• [YOUR GOAL]:
Swap each "asphalt road" in the entries below for "paved road" and reproduce them with everything else unchanged. Leave the pictures out of your answer.

(Entries from a dataset)
· · · ·

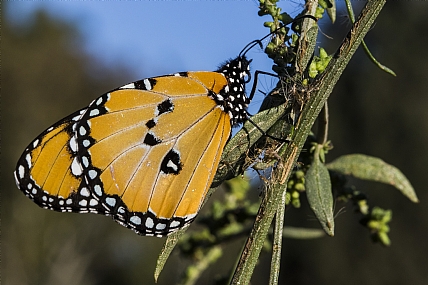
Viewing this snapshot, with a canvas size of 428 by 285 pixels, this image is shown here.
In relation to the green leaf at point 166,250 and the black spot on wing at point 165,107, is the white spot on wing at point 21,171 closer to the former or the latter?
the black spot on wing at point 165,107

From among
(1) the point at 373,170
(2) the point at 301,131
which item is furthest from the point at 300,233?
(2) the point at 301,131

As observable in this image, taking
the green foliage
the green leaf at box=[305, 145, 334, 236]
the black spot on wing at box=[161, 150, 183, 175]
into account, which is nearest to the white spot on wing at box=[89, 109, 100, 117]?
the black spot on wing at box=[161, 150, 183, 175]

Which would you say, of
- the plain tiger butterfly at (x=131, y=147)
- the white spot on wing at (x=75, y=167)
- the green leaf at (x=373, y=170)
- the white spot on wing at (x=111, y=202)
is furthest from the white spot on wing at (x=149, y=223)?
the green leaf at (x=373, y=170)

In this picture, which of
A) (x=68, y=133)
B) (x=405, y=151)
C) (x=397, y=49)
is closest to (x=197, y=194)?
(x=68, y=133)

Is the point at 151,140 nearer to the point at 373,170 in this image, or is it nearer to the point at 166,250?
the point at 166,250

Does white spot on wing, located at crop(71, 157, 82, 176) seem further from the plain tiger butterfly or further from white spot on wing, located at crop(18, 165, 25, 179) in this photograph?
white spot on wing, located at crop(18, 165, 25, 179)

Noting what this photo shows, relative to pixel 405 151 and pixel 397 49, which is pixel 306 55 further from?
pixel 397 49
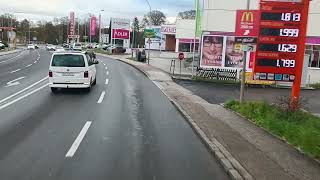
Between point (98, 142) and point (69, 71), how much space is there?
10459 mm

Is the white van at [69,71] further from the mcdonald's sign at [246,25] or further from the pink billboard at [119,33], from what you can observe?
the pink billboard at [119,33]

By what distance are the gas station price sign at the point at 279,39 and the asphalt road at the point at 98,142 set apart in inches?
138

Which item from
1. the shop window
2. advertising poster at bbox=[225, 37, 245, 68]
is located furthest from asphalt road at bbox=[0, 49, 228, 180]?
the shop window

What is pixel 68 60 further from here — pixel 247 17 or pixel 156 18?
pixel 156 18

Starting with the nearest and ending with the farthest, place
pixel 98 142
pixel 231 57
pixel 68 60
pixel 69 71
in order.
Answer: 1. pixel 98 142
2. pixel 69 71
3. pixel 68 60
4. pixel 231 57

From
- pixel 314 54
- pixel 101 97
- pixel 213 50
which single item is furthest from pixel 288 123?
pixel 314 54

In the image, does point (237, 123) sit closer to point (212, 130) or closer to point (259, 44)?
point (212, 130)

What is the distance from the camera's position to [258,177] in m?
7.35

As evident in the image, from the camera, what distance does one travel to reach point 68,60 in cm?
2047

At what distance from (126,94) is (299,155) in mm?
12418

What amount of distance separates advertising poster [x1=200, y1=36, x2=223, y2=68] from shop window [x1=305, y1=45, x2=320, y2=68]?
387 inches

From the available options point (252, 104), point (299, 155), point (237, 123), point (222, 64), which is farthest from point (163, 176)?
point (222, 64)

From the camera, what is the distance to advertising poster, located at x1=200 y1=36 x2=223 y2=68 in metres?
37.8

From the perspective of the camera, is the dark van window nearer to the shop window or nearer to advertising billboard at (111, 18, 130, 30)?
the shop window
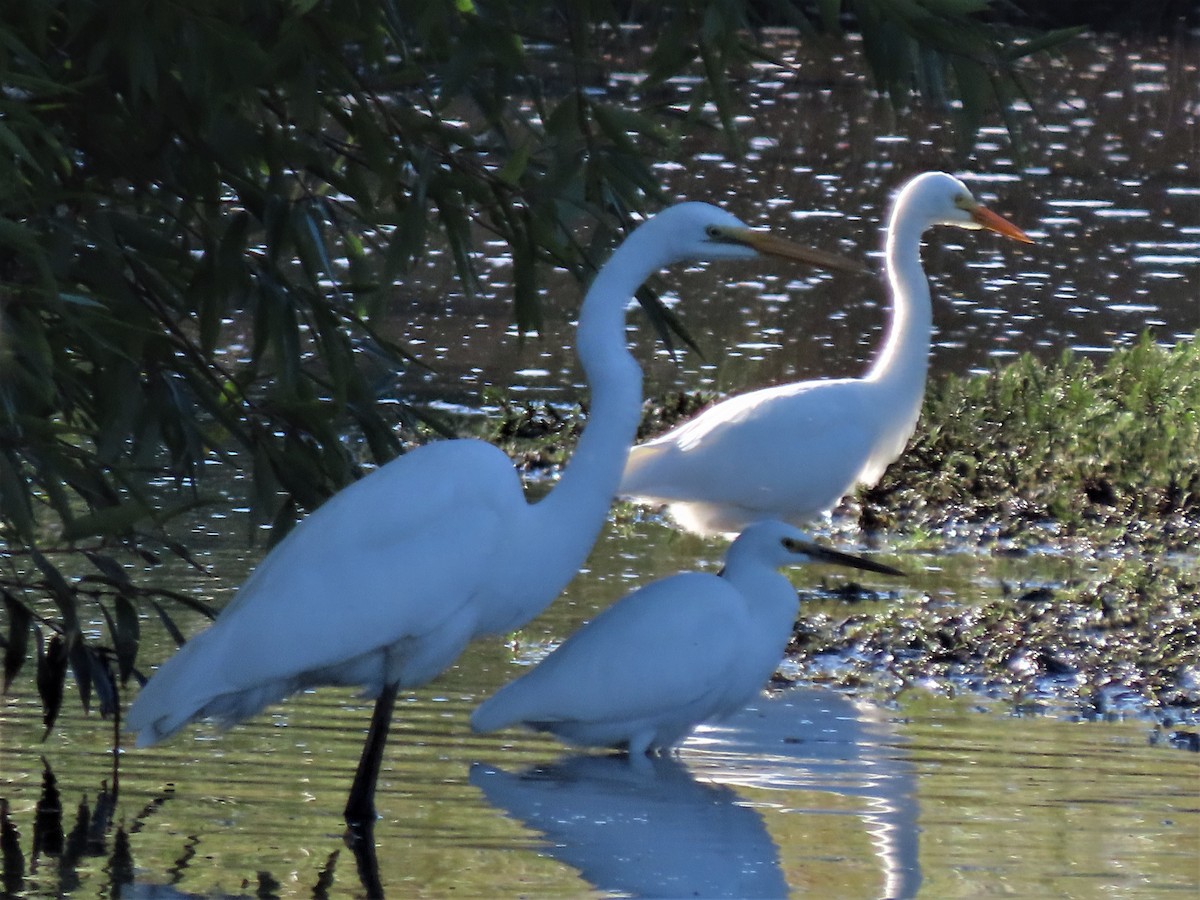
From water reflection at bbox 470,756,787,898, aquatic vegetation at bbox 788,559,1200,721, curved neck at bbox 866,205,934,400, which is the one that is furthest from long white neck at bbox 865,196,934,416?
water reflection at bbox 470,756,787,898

· · · ·

• [EXERCISE ANSWER]:
Viewing this snapshot, with a canvas size of 428 by 285 pixels, this image is shown here.
In relation to the green leaf at point 166,250 and the black spot on wing at point 165,107, is the white spot on wing at point 21,171 closer to the former or the latter?
the black spot on wing at point 165,107

From among
(1) the point at 373,170
(2) the point at 301,131
which item is furthest from the point at 300,233?
(2) the point at 301,131

As observable in this image, taking
the green foliage
the green leaf at box=[305, 145, 334, 236]
the black spot on wing at box=[161, 150, 183, 175]
into account, which is nearest to the white spot on wing at box=[89, 109, 100, 117]?
the black spot on wing at box=[161, 150, 183, 175]

Which would you say, of
- the plain tiger butterfly at (x=131, y=147)
- the white spot on wing at (x=75, y=167)
- the green leaf at (x=373, y=170)
- the white spot on wing at (x=111, y=202)
is furthest from the white spot on wing at (x=149, y=223)?
the green leaf at (x=373, y=170)

In this picture, which of
A) (x=68, y=133)
B) (x=405, y=151)
C) (x=397, y=49)
is closest to (x=197, y=194)?
(x=68, y=133)

Is the point at 151,140 nearer to the point at 373,170 in this image, or is it nearer to the point at 166,250?
the point at 166,250

Does white spot on wing, located at crop(71, 157, 82, 176) seem further from the plain tiger butterfly or further from white spot on wing, located at crop(18, 165, 25, 179) in this photograph?
white spot on wing, located at crop(18, 165, 25, 179)

Noting what this photo shows, relative to pixel 405 151 and pixel 397 49, which is pixel 306 55 further from?
pixel 397 49
Between point (98, 142) and point (69, 71), how much space is there?
10459 mm

Is the white van at [69,71] further from the mcdonald's sign at [246,25] or further from the pink billboard at [119,33], from what you can observe?
the pink billboard at [119,33]

By what distance are the gas station price sign at the point at 279,39 and the paved road at the point at 98,142 set apart in inches?
138

Which item from
1. the shop window
2. advertising poster at bbox=[225, 37, 245, 68]
is located furthest from paved road at bbox=[0, 49, 228, 180]?
the shop window

What is pixel 68 60 further from here — pixel 247 17 or pixel 156 18?
pixel 156 18

Starting with the nearest and ending with the farthest, place
pixel 98 142
pixel 231 57
pixel 68 60
pixel 69 71
in order.
Answer: 1. pixel 98 142
2. pixel 69 71
3. pixel 68 60
4. pixel 231 57

From
- pixel 314 54
- pixel 101 97
- pixel 213 50
which single item is furthest from pixel 288 123?
pixel 314 54

In the image, does point (237, 123) sit closer to point (212, 130) or closer to point (259, 44)?
point (212, 130)

What is the distance from the camera's position to [258,177] in m?
7.35

As evident in the image, from the camera, what distance does one travel to reach point 68,60 in cm?
2047

At what distance from (126,94) is (299,155) in mm?
12418

What amount of distance separates advertising poster [x1=200, y1=36, x2=223, y2=68] from shop window [x1=305, y1=45, x2=320, y2=68]?
387 inches

From the available options point (252, 104), point (299, 155), point (237, 123), point (222, 64), which is farthest from point (163, 176)?
point (222, 64)

From the camera, what is the distance to advertising poster, located at x1=200 y1=36 x2=223 y2=68 in metres?
37.8

From the perspective of the camera, is the dark van window nearer to the shop window or nearer to advertising billboard at (111, 18, 130, 30)?
the shop window
From water reflection at bbox 470,756,787,898, aquatic vegetation at bbox 788,559,1200,721, curved neck at bbox 866,205,934,400, which is the one that is furthest from long white neck at bbox 865,196,934,416?
water reflection at bbox 470,756,787,898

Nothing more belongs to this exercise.